If you're trying to append string objects of std::string class, this should work.

如果您尝试附加 std::string 类的字符串对象，这应该可行。

string s1 = "string1";
string s2 = "string2";
string s3 = "string3";

string s = s1 + s2 + s3;

OR

或者

string s = string("s1") + string("s2") + string("s3") ...

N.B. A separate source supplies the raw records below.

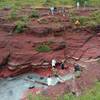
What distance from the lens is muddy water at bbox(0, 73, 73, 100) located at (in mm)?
19620

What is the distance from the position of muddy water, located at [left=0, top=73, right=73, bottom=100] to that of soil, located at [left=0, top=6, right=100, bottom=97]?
450 millimetres

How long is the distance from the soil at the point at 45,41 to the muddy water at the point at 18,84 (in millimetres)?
450

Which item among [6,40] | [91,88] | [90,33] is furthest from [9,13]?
[91,88]

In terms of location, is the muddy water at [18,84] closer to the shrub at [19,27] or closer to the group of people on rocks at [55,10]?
the shrub at [19,27]

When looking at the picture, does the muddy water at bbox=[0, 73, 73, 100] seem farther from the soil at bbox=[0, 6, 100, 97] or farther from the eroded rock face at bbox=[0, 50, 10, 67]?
the eroded rock face at bbox=[0, 50, 10, 67]

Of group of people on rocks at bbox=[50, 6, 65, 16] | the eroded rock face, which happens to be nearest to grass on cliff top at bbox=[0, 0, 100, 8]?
group of people on rocks at bbox=[50, 6, 65, 16]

First of all, you can do the +sn thing just fine. Though it's going to take exponentialquadradic(see comments) time assuming you're using std::basic_string<t>strings on C++03.

首先，你可以很好地做 +sn 的事情。尽管假设您在 C++03 上使用字符串，它将花费指数二次（见评论）时间std::basic_string<t>。

You can use the std::basic_string<t>::appendin concert with std::basic_string<t>::reserveto concatenate your string in O(n) time.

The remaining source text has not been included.